Glam: a new linguistic annotation app

Hi Docling forum,

I’ve been working for a while on an annotation app I call Glam, which is finally approaching an alpha release. I’ve worked on with particular attention paid to its possible uses for language documentation, but it is intended as general for any kind of linguistic annotation. I’d like to hear your thoughts on what I have so far as I complete work on the foundations.

Introduction
As many of you here know firsthand, the apps we have for annotation today are held back by two problems: they are often tailored for certain domains, being annoying or impossible to use in other circumstances; and they have major usability issues which are rooted in outdated or poor engineering decisions. With Glam, I’m trying to tackle both problems: Glam has been designed to be universal in applicability across different domains of the field of linguistics, and it has been built with solid, modern engineering practices.

Universal Data Structures
How can the data structures be universal? The strategy is very simple—there are only four fundamental data structures: texts, tokens, spans, and relations. Texts are simply sequences of characters, and tokens are subsequences of texts. A span is a grouping of one or more tokens, and a relation is an edge between two spans. That’s all. You might be skeptical that this is really enough, but it’s been shown (e.g. by Jiang et al., 2020) that virtually all common linguistic annotation schemes are expressible using these basic elements.

Every project in Glam, then, is configured using these basic elements. Consider for example how a project set up for parallel English–Turkish text might look: there are two text layers, the Turkish layer has two token layers (one for morphemes, the other for words), and all the token layers have span layers underneath. If you’ve used ELAN, this sort of configuration will be familiar to you: the four building blocks are used as your project requires them.

Documents will then have contents according to this configuration. Here’s a simple example, with just a single text layer, token layer, and span layer each:

Modern Engineering
I’ve made engineering decisions with an eye to (in order of decreasing importance) correctness, usability, universality, and efficiency in making Glam. Glam is implemented as a modern single page web application (this is the same class of apps that e.g. Twitter and your credit card website are in), and all the expected features exist: a full user system with project-level read/write permissions, an admin panel, automatic data synchronization, a clean and consistent UI, and more.

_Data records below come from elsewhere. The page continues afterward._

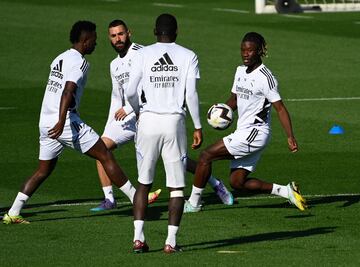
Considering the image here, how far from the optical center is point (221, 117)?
16.4 m

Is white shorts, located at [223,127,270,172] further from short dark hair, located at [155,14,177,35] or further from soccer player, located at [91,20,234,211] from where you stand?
short dark hair, located at [155,14,177,35]

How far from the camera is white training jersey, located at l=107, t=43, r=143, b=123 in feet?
56.9

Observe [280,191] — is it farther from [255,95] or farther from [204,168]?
[255,95]

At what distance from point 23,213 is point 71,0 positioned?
2981 centimetres

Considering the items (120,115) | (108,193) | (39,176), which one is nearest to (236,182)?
(108,193)

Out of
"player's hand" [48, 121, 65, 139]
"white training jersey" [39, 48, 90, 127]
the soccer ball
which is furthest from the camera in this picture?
the soccer ball

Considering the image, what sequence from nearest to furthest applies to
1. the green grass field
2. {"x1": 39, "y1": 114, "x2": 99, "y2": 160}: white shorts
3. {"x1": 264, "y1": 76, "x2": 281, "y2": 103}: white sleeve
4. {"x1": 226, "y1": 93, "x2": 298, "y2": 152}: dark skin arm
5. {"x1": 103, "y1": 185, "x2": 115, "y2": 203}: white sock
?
the green grass field → {"x1": 226, "y1": 93, "x2": 298, "y2": 152}: dark skin arm → {"x1": 39, "y1": 114, "x2": 99, "y2": 160}: white shorts → {"x1": 264, "y1": 76, "x2": 281, "y2": 103}: white sleeve → {"x1": 103, "y1": 185, "x2": 115, "y2": 203}: white sock

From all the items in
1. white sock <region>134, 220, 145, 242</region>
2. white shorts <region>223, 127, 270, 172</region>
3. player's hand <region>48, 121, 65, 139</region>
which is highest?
player's hand <region>48, 121, 65, 139</region>

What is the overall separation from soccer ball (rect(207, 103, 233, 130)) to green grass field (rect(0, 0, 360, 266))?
3.54ft

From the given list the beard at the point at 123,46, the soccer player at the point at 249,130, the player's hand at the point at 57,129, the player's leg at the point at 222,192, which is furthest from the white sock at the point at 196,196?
the player's hand at the point at 57,129

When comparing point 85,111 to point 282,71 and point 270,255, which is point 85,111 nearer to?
point 282,71

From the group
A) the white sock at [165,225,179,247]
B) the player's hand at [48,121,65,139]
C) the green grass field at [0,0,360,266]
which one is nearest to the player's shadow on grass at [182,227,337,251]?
the green grass field at [0,0,360,266]

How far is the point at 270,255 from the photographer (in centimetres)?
1385

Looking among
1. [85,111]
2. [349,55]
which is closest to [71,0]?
[349,55]
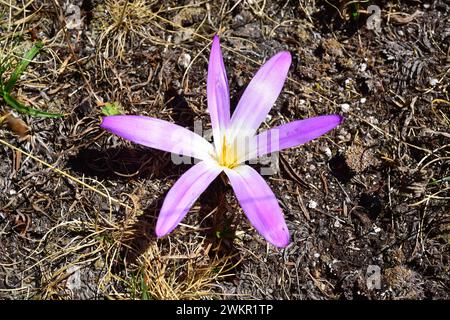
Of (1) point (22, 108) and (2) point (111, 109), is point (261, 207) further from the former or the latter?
(1) point (22, 108)

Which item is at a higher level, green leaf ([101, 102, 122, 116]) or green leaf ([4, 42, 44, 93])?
green leaf ([4, 42, 44, 93])

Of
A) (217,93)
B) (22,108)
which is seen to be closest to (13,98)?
(22,108)

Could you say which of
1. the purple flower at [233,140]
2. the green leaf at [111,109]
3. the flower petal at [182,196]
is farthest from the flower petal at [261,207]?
the green leaf at [111,109]

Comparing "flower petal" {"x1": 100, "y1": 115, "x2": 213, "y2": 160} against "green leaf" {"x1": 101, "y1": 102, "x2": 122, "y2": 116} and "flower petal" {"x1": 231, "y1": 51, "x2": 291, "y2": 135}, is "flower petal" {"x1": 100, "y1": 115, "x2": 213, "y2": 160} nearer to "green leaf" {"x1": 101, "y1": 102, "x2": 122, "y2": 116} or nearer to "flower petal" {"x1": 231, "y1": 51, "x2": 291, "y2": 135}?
"flower petal" {"x1": 231, "y1": 51, "x2": 291, "y2": 135}

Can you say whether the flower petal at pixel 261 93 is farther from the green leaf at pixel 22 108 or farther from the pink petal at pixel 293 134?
the green leaf at pixel 22 108

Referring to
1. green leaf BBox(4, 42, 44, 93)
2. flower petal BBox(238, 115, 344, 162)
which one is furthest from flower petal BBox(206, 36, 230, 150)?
green leaf BBox(4, 42, 44, 93)
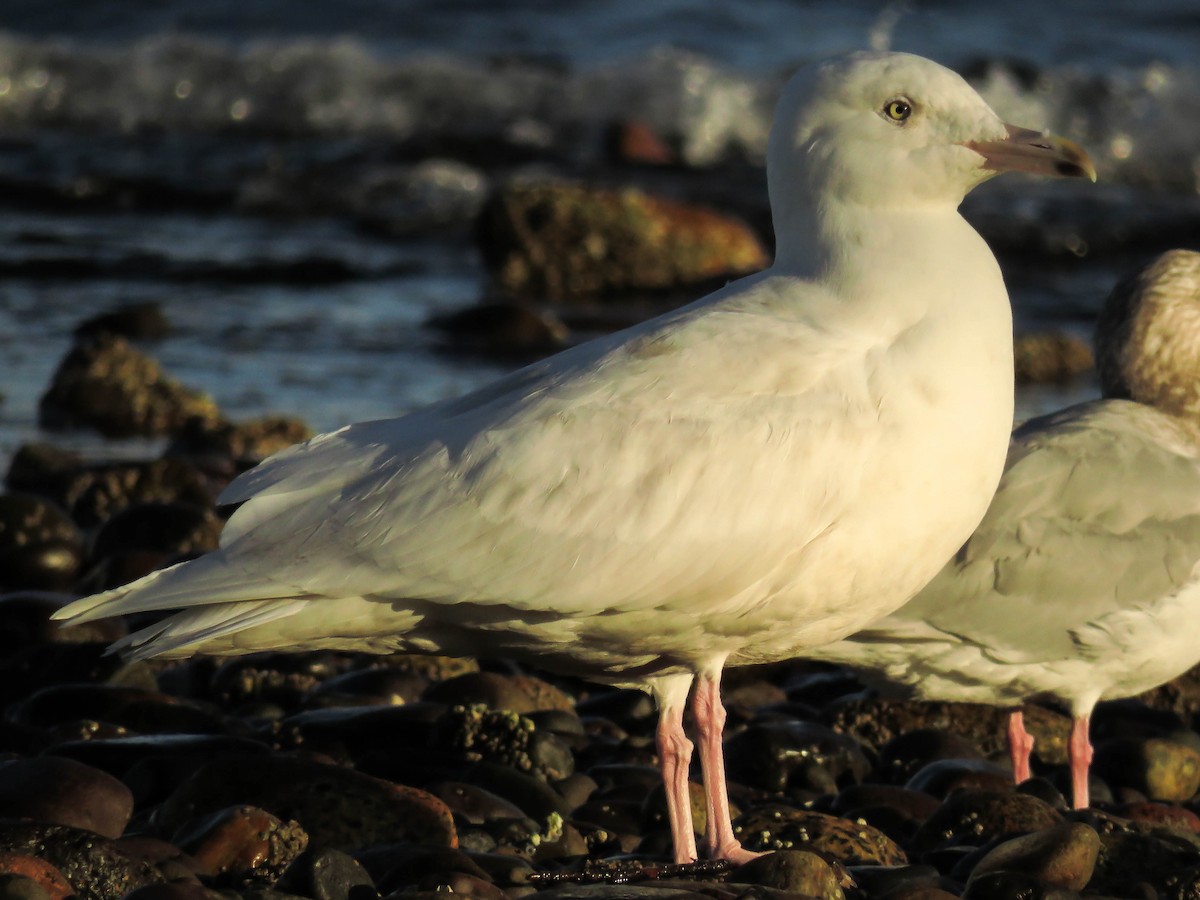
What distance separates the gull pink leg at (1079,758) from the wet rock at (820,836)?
0.98 m

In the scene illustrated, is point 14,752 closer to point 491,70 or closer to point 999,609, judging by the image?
point 999,609

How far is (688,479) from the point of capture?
421 cm

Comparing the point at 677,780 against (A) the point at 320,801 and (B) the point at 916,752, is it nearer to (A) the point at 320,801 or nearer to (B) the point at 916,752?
(A) the point at 320,801

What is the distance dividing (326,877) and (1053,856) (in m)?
1.82

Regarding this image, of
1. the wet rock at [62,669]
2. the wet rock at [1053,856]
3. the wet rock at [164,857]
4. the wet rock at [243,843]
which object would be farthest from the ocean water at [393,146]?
the wet rock at [1053,856]

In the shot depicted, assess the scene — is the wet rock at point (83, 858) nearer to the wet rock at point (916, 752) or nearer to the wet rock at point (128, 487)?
the wet rock at point (916, 752)

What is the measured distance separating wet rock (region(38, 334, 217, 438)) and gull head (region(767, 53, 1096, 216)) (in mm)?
6276

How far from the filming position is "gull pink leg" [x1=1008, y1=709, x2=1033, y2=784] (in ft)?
18.9

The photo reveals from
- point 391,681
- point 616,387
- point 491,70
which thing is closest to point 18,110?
point 491,70

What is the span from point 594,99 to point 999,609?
18.2 metres

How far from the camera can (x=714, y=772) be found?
4.56m

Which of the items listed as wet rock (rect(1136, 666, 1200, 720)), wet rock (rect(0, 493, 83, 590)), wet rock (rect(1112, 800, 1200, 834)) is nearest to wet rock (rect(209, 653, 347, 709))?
wet rock (rect(0, 493, 83, 590))

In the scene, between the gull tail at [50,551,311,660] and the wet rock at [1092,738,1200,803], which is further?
the wet rock at [1092,738,1200,803]

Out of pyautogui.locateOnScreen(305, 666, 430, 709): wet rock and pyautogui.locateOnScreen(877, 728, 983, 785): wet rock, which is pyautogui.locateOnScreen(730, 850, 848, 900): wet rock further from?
pyautogui.locateOnScreen(305, 666, 430, 709): wet rock
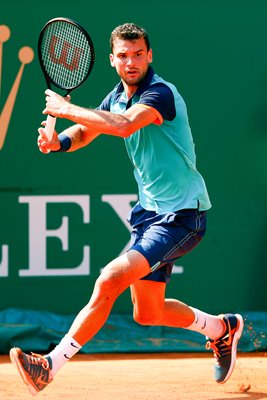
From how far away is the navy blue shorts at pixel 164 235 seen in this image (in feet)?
15.3

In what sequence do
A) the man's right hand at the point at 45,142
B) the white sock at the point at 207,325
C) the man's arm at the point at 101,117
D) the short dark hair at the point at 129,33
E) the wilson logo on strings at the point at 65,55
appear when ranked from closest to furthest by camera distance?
1. the man's arm at the point at 101,117
2. the man's right hand at the point at 45,142
3. the short dark hair at the point at 129,33
4. the wilson logo on strings at the point at 65,55
5. the white sock at the point at 207,325

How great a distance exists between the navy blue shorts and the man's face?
0.63 metres

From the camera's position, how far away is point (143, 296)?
487cm

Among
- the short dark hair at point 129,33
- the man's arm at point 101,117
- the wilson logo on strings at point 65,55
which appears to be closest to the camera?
the man's arm at point 101,117

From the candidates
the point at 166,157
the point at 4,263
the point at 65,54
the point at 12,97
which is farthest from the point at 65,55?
the point at 4,263

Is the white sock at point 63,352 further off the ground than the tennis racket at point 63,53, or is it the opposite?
the tennis racket at point 63,53

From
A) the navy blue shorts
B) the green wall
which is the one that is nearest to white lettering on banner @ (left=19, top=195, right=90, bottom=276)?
the green wall

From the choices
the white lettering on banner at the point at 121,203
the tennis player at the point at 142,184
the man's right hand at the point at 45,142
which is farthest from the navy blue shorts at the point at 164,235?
the white lettering on banner at the point at 121,203

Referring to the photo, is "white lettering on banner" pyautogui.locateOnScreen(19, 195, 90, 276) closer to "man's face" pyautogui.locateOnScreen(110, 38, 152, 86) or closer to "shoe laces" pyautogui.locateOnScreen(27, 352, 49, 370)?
"man's face" pyautogui.locateOnScreen(110, 38, 152, 86)

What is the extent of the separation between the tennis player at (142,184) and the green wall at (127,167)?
4.90 ft

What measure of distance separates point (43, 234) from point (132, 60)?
2044 millimetres

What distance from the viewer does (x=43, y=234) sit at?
6.49 metres

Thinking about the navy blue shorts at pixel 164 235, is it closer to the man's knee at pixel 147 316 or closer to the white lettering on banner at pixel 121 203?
the man's knee at pixel 147 316

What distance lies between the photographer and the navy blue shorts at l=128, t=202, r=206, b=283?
184 inches
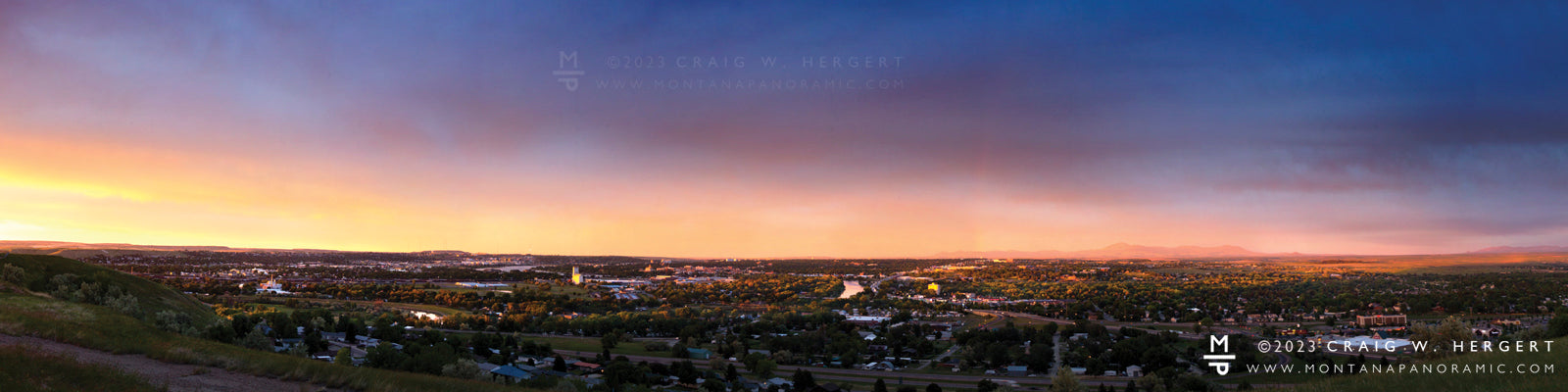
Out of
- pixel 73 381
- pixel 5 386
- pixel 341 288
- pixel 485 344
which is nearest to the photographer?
pixel 5 386

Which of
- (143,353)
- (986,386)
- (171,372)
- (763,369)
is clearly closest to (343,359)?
(143,353)

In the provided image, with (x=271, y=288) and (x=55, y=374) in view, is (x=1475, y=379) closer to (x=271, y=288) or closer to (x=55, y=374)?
(x=55, y=374)

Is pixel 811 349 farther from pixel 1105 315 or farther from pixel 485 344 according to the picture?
pixel 1105 315

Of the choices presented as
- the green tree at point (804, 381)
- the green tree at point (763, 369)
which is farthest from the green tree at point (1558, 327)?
the green tree at point (763, 369)

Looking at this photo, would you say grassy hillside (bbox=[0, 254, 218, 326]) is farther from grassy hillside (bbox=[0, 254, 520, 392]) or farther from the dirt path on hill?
the dirt path on hill

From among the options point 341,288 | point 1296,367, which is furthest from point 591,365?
point 341,288
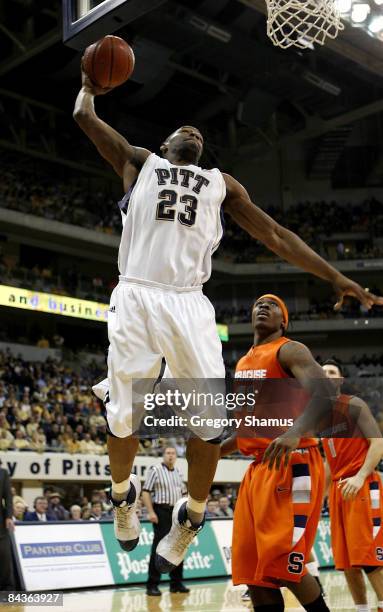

In addition to these benefits which are of fundamental concern, there are also a lot of nice-to-have features I was able to get along the way (disclaimer: some of these aren’t totally implemented yet, but I am confident they will be achievable with low effort :slight_smile:):

  • Time travel and change logging: unlike a traditional app, Glam uses a database (Crux) which allows it to keep track of all the data-states the app has ever been in. That means you can view the state of your documents as they were on any given point in time, and that you can see a log of all changes that have been made.
  • Real-time collaboration: users can work on whatever they like, even the same document if they wish, without having to worry about synchronization issues: the database is shared, and changes are sent to everyone in real time. Think Google Docs, but for linguistics.
  • Mobile devices supported: the UI has been designed so that mobile devices can use the app without issue.
  • Pluggable machine learning assistance: any step of the annotation process, from speech recognition to tokenization to annotation, can be performed by a machine learning model if it has been deployed and configured with an instance of the app.
  • 3rd party interfaces: while Glam will include some general UI for editing, there are some kinds of annotations (e.g. syntactic or semantic representations) which will be hard to annotate using general-purpose UIs. For these cases, I plan to implement an API which developers will be able to use in order to implement their own UIs that they can then integrate into Glam. Doing this will require only knowledge of JavaScript, and will let people implement bespoke annotation UIs without having to worry about all the rest of the app.
  • Open source, always: I plan to keep the code open source and free forever. It’s available here: github.com/lgessler/glam

Problems
There are problems left to be solved, of course. A few of the standout ones:

  • Deployment: the nice thing about web apps is that end users get the app by just typing in a URL instead of having to putz around with installing something on their computer, but the bad part is that every project needs to have someone with enough technical know-how to set up a web server. I don’t have much to say about this for now, other than that I plan to make deployment as simple as possible. (For the techies here: Glam compiles to just a single .jar file, which can then be run behind a standard web server like Apache 2.)
  • Import/export: this is a thorny issue for any app. My plan is to accept as many common input formats as possible, and to, at least at the beginning, export data that is in as transparent and usable a format as possible. (Highly demanded export formats might be implemented by Glam, too, and of course, code contributions for implementing imports/exports will always be welcome.)
  • Internet required: when I first started thinking about modern apps for fieldwork, I was convinced offline-only support was a must. After a lot of thought, I decided it was not technically feasible for the moment given other design constraints. This is unfortunate for people who work in conditions without reliable internet, though internet connectivity is becoming increasingly common, and there are ways of bringing low-cost, low-power servers into the field to provide services like Glam: Nick Thieberger used a $100 Raspberry Pi to power a web server for distributing archival material, and I suspect similar approaches might work for Glam.
  • A/V support: In its first versions, Glam will not support ELAN-style annotation of audio and video. I know this is a very important feature for most fieldworkers, but this is out of scope for the very first releases. The good news is that while it will be time consuming to implement, there are no technical obstacles or puzzles to achieving it, so it will hopefully just be a matter of time.

Conclusion
I hope at least some of these ideas are exciting, and I’m looking forward to any comments you all might have. Please leave a reply, and if you’d like me to keep you posted with development updates please let me know. You can find the code here: github.com/lgessler/glam

7 Likes

This is so great @ldg, thanks for sharing your project here! Please do keep us informed on your progress.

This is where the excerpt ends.